An exact copy of the lines from the one containing "scientific name: Geotrygon montana" through the last line below is required; include both of those lines and no others.

(Beginning of Data section)

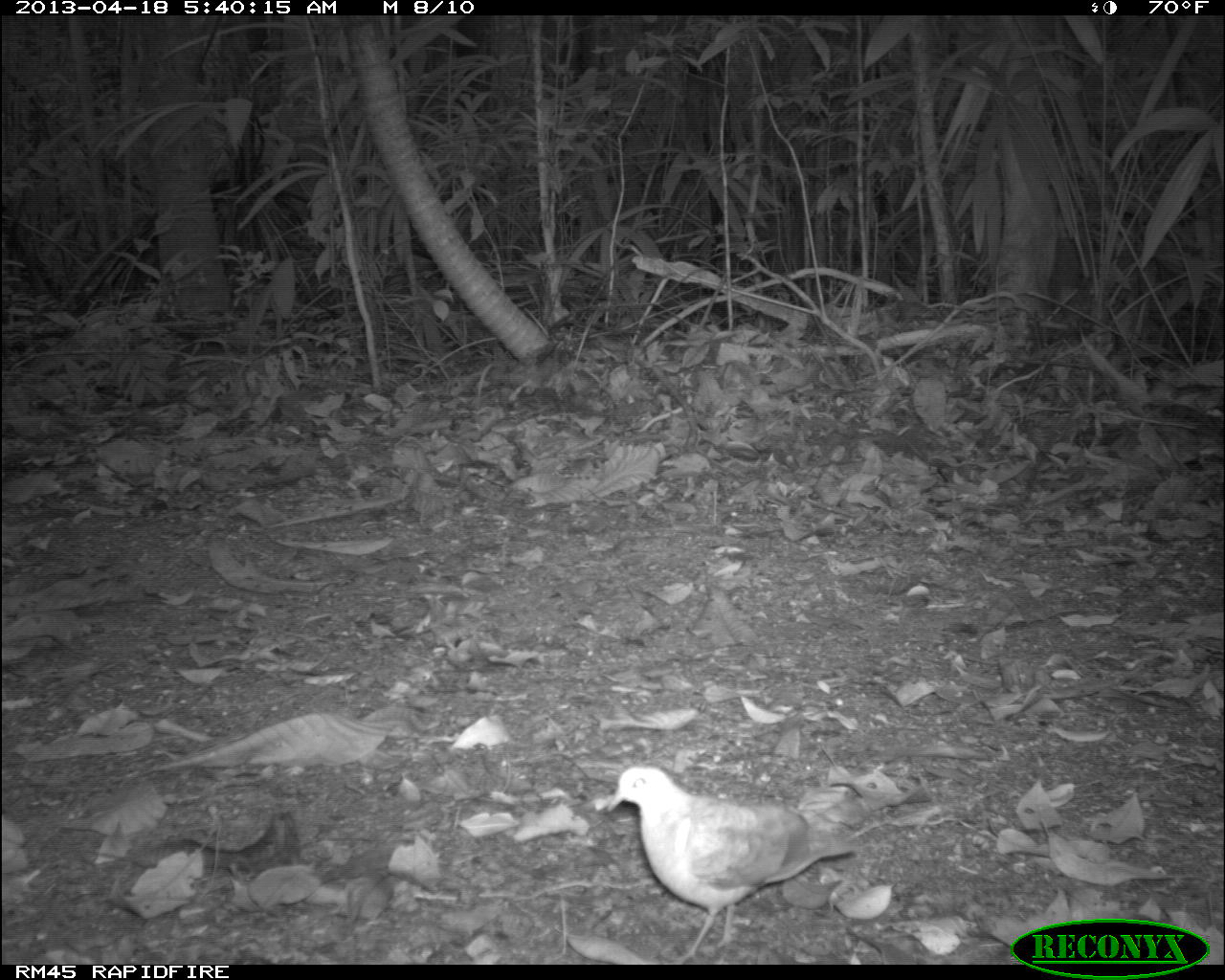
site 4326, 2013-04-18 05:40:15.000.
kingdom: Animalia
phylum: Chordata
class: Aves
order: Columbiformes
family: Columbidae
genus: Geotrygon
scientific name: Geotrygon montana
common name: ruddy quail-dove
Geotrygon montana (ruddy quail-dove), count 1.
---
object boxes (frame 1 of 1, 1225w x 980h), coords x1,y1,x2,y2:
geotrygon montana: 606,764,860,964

(End of Data section)

▶ **Exercise output**:
scientific name: Geotrygon montana
common name: ruddy quail-dove
Geotrygon montana (ruddy quail-dove), count 1.
---
object boxes (frame 1 of 1, 1225w x 980h), coords x1,y1,x2,y2:
geotrygon montana: 606,764,860,964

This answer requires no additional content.